COMPLETE THE FOLLOWING
• 1. In the text on clinical and coding denials, what share of their revenue do medical practices and hospitals lose due to DNFB issues?
• 2. Repeat word for word the part of the text on clinical and coding denials that begins at the words "As healthcare providers" and stops after "to plug them.".

TEXT FOR ANALYSIS
╭──

Creating an effective strategy to resolve Clinical and Coding Denials

As healthcare providers struggle with multiple headwinds, from rising labor shortages to declining reimbursements, they must recover the most from their revenue cycle. Claim denials, a chief cause of revenue loss to healthcare practices, are rising across payer types. A primary source of denials is on account of coding-related denials. A comprehensive and focused denial management and appeals strategy will help reduce this revenue loss. This article identifies the sources of revenue leakage on account of clinical and coding issues and proposes a comprehensive approach to plug them.

Reasons for revenue loss due to clinical and medical coding issues

The following are the main reasons for revenue loss due to clinical and medical coding issues in the revenue cycle

  1. Discharges Not Fully Billed. Medical practices and hospitals lose 3-5% of their revenue due to DNFB issues. Due to the lack of knowledge of reimbursable procedures or tardiness in documenting all medical services provided, healthcare provider organizations leave revenue on the table. Expert medical coders who understand the medical specialty can help unearth these DNFB issues.

  2. Coding Quality Issues. When medical coders incorrectly code a patient-physician encounter, it will lead to denials. Healthcare providers must invest in a coding audit function to perform quality checks and improve coding quality to avoid the recurrence of such denials.

  3. Clinical Validation Denials. Medical codes that do not support the clinical services provided result in clinical validation denials. An effective appeals strategy for clinical validation denials requires better clinical documentation to validate clinical procedures and improved coordination between clinical documentation and coding personnel. With increased scrutiny for clinical documentation issues, a healthcare organization must provide compelling documentation as evidence, and the process often requires discussions with the physicians.

╰──

DATASET EXTRACT
╭──

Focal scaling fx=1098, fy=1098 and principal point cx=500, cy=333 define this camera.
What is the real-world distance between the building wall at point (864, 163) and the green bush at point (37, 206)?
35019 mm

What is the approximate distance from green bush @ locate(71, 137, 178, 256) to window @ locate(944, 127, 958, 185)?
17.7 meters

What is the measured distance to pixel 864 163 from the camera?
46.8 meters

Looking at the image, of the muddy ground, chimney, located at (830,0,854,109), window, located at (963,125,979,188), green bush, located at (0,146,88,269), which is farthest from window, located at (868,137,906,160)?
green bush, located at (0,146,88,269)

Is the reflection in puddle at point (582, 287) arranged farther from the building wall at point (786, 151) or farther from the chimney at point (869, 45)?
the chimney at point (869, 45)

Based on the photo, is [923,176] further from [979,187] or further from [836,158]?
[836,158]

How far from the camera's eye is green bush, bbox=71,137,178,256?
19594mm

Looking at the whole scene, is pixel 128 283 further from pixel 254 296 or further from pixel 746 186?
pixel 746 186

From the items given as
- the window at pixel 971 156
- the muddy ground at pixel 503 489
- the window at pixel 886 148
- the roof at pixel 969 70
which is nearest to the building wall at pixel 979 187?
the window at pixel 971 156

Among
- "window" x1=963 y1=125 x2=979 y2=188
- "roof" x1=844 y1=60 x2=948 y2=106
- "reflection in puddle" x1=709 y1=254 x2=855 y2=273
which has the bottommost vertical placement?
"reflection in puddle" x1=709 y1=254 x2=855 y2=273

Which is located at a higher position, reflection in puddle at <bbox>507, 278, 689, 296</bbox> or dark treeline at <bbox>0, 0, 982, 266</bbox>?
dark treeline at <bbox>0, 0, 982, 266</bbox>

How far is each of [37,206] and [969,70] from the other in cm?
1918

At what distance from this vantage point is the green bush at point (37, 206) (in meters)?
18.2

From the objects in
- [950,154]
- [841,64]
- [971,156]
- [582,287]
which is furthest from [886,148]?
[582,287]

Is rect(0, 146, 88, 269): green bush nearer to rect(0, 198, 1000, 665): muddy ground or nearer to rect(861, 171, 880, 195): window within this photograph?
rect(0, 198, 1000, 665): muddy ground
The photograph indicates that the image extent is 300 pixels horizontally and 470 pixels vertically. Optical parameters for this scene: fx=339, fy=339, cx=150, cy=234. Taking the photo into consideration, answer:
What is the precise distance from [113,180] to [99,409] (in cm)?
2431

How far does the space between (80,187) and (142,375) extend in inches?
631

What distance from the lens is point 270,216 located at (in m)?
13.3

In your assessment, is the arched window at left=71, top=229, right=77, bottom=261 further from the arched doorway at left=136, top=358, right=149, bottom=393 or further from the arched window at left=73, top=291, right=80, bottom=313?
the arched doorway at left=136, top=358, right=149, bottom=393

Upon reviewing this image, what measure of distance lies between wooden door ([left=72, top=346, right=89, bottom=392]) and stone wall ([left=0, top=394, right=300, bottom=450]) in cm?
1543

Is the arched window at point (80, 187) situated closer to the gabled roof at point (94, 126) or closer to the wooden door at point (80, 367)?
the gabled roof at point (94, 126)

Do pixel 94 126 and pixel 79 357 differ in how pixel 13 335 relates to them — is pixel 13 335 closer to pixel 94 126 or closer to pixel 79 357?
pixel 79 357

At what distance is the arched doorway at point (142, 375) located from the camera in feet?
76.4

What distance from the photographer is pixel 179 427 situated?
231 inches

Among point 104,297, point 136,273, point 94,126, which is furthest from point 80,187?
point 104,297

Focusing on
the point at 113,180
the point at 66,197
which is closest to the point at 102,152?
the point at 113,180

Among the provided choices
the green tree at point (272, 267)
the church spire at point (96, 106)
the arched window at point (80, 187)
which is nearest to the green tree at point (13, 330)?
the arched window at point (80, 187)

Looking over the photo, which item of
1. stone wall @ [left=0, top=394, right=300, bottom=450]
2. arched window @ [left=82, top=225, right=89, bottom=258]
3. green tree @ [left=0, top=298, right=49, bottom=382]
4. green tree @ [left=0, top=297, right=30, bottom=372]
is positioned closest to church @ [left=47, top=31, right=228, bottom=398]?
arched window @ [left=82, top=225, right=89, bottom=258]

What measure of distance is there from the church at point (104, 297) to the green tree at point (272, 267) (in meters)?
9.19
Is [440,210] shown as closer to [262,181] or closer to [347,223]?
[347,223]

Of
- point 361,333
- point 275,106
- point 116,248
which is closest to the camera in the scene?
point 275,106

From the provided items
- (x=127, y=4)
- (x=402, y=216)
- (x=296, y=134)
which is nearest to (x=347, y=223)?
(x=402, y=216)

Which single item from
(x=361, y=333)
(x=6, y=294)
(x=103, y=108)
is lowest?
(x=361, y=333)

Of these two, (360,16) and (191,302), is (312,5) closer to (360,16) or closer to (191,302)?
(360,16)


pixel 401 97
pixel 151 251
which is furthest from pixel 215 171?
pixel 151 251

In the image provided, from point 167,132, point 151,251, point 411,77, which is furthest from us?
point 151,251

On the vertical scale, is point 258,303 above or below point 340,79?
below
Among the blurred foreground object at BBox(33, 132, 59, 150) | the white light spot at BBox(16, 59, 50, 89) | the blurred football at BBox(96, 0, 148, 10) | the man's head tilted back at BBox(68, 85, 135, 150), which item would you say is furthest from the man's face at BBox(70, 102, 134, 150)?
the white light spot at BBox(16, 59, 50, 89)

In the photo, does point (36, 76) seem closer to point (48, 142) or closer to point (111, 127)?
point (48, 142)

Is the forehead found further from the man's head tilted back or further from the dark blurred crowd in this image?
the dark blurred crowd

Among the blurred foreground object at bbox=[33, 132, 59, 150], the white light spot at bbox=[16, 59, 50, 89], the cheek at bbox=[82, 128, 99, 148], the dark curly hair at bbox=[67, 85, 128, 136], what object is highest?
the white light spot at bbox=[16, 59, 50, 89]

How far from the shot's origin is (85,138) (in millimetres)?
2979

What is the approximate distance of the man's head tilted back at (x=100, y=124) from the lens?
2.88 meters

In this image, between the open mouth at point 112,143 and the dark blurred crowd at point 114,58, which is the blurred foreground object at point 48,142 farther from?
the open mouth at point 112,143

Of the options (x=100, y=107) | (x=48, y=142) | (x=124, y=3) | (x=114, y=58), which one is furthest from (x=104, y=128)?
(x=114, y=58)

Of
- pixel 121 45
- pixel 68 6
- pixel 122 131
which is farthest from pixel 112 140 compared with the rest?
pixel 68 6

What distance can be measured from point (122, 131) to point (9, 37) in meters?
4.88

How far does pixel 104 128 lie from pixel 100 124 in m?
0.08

╰──

YOUR WRITTEN ANSWERS
• 1. 3-5% of their revenue.

• 2.
As healthcare providers struggle with multiple headwinds, from rising labor shortages to declining reimbursements, they must recover the most from their revenue cycle. Claim denials, a chief cause of revenue loss to healthcare practices, are rising across payer types. A primary source of denials is on account of coding-related denials. A comprehensive and focused denial management and appeals strategy will help reduce this revenue loss. This article identifies the sources of revenue leakage on account of clinical and coding issues and proposes a comprehensive approach to plug them.